Report: Tents Are Big Business In Africa

African mining operations, African safaris and African refugee camps all use tents for temporary housing, and sometimes, the need is desperate.

Competition in African tent manufacturing for safaris and events has grown in the last decade with party tents taking the lead, according to a report in All Africa.

In East Africa, demand for tents from non-governmental organizations has been steady following conflict in Somalia, South Sudan, Kenya, Democratic Republic of the Congo and northern Uganda. Drought and floods sent millions of people into make-shift camps. The U.N. Refugee Agency put out an urgent call for 45,000 tents to house Somali refugees in August 2011.

Asim Shah, CEO of Nairobi-based tent making company, Tarpo Industries. Non-governmental organizations are his largest clients in Kenya, he told All Africa. They use tents for storage, vehicle canopies, temporary classrooms, health centers and accommodation for staff and refugees.

“When there is conflict, the NGOs have a list of their priorities: water, medicine and then shelter,” Shah. “So, yes, the tents business thrives during conflict but we also thrive when development projects are being undertaken, like when NGOs set up temporary clinics to do free health check-ups.”

Shah estimates the tent business in Kenya is worth $10 million to $15 a year.

Mining exploration is opening up a new market for Tarpo and other tent manufacturers in Africa, Shah told All Africa. Companies exploring minerals look to tent makers for temporary housing. Tarpo supplied geologists in Liberia, Zambia, Burkina Faso and Nigeria. 

“They go for geological surveys and can spend up to two weeks on site. We set up accommodation for them,” he said. “That is a big growing area for the next 10 years because after exploration, actual mining kicks off. We will be in that industry for a while.”

In Tanzania, 90 percent of Tarpo’s tent busness is safaris. In Uganda, sales come from the military.
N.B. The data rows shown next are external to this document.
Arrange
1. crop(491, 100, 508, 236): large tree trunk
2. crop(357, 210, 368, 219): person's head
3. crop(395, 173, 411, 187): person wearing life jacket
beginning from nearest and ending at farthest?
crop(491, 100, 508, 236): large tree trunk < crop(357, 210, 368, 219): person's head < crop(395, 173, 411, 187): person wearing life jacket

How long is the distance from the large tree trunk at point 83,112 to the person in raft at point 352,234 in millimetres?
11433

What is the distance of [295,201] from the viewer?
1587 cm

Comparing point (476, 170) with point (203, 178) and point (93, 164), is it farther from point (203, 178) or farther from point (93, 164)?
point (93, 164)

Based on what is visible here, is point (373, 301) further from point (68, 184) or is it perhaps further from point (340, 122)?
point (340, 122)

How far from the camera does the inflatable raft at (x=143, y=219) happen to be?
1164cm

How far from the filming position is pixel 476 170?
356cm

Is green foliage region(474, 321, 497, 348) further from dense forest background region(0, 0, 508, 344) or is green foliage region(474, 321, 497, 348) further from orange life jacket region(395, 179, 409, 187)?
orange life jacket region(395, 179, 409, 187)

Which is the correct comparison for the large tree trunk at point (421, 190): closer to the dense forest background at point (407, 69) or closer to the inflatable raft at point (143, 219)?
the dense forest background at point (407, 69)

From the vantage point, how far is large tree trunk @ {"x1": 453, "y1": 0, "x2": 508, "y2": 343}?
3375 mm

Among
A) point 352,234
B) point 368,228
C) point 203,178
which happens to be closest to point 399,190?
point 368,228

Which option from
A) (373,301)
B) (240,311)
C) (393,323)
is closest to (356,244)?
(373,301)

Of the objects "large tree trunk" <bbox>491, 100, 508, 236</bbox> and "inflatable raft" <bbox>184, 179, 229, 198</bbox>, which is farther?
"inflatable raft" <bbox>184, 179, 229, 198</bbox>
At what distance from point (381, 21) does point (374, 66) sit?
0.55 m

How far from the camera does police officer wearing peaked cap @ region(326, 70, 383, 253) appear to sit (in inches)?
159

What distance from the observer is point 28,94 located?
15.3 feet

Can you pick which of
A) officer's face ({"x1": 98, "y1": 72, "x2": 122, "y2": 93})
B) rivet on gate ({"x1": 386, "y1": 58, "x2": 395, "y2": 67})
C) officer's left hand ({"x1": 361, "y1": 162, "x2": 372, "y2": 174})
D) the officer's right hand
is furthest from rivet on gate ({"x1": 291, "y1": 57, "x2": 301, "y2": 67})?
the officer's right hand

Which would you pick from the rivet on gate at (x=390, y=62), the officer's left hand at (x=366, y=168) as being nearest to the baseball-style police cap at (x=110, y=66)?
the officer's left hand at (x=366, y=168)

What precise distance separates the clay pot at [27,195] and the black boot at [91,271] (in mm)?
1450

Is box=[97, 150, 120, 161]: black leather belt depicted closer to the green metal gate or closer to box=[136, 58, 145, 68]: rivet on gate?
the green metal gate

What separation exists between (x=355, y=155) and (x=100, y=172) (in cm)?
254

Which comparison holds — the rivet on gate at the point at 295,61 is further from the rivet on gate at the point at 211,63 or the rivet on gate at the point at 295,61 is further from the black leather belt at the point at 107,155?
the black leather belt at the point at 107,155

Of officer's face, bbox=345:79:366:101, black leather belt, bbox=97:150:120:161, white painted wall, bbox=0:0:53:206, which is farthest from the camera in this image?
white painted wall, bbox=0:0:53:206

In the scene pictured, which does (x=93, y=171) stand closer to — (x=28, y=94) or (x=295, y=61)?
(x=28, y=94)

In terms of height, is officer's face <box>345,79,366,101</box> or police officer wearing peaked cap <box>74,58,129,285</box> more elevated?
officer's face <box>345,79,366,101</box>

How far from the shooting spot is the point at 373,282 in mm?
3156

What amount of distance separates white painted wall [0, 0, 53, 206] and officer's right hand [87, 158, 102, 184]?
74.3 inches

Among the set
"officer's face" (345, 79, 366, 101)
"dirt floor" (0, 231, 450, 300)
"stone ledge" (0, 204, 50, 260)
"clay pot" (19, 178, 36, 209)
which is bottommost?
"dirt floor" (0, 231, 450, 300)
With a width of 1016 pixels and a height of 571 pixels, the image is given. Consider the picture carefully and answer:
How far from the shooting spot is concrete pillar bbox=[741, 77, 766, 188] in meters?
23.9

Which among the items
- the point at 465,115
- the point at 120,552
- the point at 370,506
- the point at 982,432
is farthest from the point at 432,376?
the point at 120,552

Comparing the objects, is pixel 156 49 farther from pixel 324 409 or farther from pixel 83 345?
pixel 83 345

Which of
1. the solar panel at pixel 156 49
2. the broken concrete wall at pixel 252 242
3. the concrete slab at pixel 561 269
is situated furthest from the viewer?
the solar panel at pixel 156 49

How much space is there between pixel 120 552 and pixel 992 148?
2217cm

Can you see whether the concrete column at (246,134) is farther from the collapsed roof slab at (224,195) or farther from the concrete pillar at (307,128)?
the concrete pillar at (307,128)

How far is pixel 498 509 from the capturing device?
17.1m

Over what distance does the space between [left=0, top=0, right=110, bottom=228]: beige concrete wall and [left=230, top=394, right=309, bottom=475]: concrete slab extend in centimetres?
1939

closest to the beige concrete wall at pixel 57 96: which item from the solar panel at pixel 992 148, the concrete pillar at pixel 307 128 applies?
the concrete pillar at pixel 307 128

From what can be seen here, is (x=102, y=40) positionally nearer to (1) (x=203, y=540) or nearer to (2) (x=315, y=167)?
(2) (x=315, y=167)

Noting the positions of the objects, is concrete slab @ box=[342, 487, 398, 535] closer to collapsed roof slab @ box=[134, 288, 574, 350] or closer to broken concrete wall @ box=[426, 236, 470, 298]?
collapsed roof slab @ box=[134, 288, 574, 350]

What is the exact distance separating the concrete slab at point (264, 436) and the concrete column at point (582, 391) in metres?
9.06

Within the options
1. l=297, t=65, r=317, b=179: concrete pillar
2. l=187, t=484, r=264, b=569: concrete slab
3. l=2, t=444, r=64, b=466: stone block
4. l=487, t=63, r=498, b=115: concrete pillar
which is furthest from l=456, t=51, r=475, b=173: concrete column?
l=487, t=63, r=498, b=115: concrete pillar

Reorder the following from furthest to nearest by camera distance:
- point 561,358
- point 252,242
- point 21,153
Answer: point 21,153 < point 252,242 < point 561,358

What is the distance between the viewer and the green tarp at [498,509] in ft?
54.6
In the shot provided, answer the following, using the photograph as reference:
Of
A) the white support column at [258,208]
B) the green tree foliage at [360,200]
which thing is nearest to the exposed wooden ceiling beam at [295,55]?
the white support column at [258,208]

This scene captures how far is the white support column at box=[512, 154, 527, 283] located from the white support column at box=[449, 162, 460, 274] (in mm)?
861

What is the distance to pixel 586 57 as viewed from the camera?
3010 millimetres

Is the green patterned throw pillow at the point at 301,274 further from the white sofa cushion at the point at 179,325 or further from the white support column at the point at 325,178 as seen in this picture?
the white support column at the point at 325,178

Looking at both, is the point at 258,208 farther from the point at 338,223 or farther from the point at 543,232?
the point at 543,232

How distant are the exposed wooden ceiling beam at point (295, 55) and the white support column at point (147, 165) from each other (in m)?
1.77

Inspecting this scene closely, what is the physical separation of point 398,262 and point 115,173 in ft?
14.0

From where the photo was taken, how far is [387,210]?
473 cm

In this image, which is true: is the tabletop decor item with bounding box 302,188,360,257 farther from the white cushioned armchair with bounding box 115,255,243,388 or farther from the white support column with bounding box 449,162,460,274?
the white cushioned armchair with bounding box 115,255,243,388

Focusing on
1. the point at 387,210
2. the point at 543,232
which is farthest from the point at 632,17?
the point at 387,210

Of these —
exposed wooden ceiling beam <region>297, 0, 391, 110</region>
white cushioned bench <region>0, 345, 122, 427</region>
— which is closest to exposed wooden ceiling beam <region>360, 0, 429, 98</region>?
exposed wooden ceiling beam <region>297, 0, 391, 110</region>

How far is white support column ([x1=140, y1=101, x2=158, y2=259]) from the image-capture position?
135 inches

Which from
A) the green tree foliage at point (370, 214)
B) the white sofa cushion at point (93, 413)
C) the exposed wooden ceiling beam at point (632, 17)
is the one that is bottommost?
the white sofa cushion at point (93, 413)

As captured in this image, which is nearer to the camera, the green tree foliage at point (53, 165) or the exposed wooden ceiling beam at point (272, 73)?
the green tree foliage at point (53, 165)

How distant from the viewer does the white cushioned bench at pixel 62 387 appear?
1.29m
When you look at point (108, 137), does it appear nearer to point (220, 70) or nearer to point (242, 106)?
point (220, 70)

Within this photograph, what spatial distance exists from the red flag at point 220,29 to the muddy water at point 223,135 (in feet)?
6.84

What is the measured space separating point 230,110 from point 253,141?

Tarpo’s tent prices range from $286 to $45,887.

There are fewer barriers to tent making than other manufacturing businesses, Shah said. “Anyone can make something like a tent with a sewing machine. Some of the materials are readily available in the market.”

But Shah warned that the tent industry is unique and takes time to understand. “It is not a product you sell to just anyone,” he said.